Exercise 1:
Please copy out every line of PHP code that appears in the PHP error-suppression post below.
Exercise 2:
In the PHP error-suppression post below, what does the writer say everyone recommends for a production environment?
Exercise 3:
For each statement, decide whether it agrees with the PHP error-suppression post below. Answer yes or no, and quote the words from the post that decide it.
(a) The writer's team all share the same view on this kind of situation.
(b) Without a set variable, the example code would throw a notice.
(c) The variable in the example is not set.
____ Document excerpt
After having an argument with my team because we all have different views on this sort of situation.. When is it actually acceptable to turn off PHP error messages, or to suppress some functions which are throwing warnings, notices for whatever reason..

I understand everyone says that you should turn off error_reporting within a production environment, but that might cause some complications which will not be picked up.. So nothing will get fixed, furthermore. PHP comes with many different methods to control error messages.. For example:

$Var = "Variable Is Set";

if (@$Var){ echo $Var; }

Over:

if (isset($Var)){ echo $Var; }

Because we have a set variable, this will sucessfully echo.. Whereas if we didn't have a set variable, this would throw a notice.. So Which one to use? The isset or error suppression?

And within a production environment, which one would be more acceptable to use?
________
____ Material shown
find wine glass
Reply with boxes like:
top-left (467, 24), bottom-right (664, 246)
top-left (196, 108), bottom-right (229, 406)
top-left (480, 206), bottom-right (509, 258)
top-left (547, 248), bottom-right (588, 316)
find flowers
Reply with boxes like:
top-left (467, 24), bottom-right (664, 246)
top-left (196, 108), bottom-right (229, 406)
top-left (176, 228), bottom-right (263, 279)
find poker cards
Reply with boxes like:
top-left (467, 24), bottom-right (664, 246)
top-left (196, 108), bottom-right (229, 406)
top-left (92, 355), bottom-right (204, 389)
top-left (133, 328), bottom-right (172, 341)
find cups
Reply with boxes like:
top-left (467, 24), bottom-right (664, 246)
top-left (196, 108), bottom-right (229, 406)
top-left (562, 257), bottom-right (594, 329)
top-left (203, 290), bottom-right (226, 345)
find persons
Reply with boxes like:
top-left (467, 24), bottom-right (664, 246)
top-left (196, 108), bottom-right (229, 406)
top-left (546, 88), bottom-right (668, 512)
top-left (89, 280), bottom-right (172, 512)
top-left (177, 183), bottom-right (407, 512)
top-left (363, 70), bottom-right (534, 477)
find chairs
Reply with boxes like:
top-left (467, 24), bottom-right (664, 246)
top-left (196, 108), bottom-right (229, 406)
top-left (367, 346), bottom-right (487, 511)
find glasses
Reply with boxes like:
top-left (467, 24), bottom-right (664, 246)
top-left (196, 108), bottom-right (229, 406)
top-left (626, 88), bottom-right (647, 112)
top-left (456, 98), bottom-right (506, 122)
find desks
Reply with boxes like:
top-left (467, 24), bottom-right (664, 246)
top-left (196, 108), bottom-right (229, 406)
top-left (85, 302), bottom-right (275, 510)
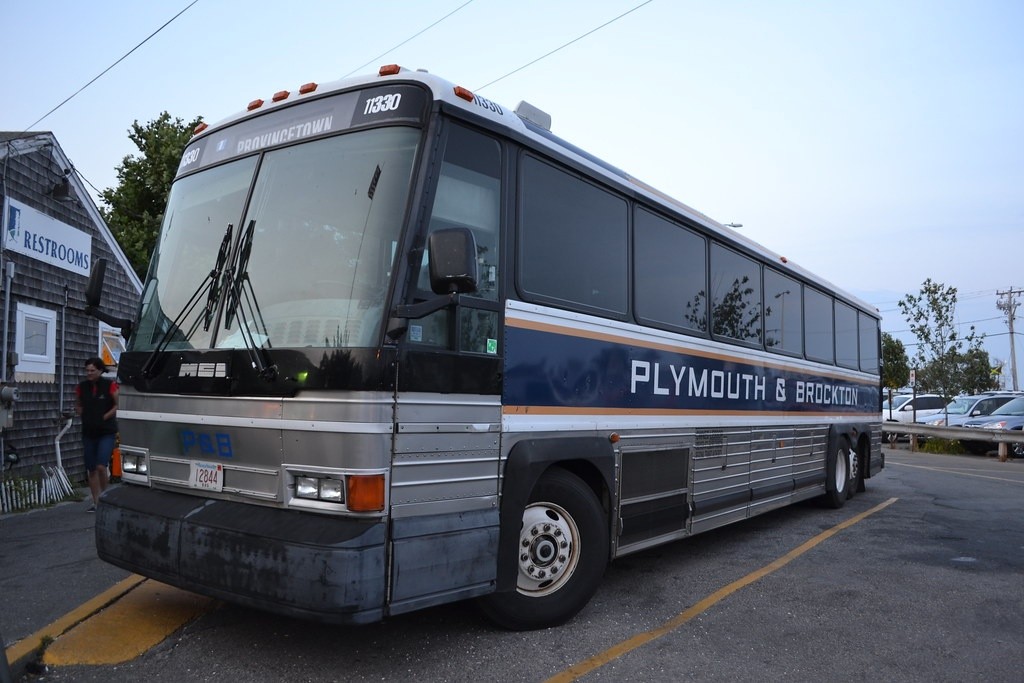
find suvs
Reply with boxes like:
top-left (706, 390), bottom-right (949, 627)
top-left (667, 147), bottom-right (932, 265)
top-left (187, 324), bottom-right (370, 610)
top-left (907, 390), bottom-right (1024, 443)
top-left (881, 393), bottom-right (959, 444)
________
____ Material shown
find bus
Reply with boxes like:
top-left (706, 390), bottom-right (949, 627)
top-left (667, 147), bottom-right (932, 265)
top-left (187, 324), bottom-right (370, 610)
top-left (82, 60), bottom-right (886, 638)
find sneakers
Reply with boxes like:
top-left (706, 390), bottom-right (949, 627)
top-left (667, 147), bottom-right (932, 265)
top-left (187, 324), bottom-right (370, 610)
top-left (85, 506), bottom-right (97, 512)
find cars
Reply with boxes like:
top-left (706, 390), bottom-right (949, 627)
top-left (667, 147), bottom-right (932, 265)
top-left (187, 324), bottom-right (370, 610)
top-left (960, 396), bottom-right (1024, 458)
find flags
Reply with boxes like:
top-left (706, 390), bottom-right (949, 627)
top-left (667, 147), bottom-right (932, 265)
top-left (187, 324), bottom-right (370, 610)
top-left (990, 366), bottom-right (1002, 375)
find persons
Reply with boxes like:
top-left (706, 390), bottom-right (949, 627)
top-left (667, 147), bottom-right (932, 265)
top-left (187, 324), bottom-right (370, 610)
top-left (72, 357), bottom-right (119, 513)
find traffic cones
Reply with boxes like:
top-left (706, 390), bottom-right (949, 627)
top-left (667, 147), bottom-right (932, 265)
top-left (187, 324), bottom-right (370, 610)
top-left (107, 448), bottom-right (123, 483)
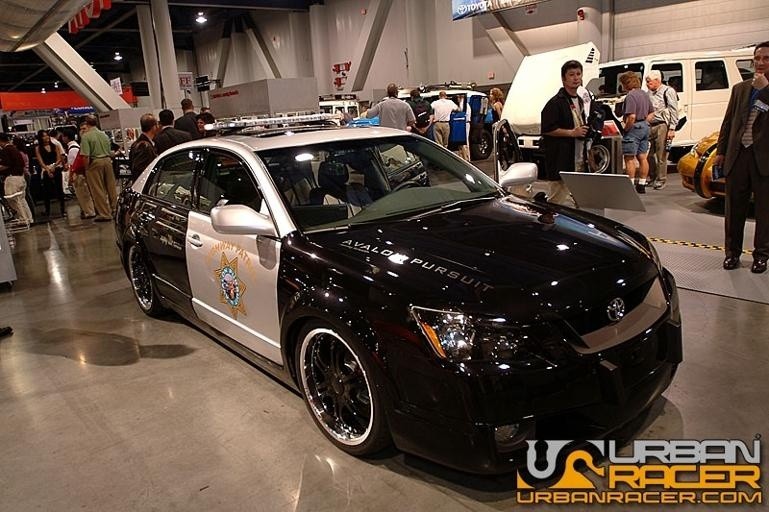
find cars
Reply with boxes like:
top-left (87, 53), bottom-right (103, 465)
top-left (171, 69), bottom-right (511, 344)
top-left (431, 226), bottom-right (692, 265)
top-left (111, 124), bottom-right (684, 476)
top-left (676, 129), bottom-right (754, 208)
________
Exercise answer 1:
$Var = "Variable Is Set";
if (@$Var){ echo $Var; }
if (isset($Var)){ echo $Var; }

Exercise answer 2:
Turning off error_reporting within a production environment.

Exercise answer 3:
(a) No: "we all have different views on this sort of situation"
(b) Yes: "if we didn't have a set variable, this would throw a notice"
(c) No: "Because we have a set variable"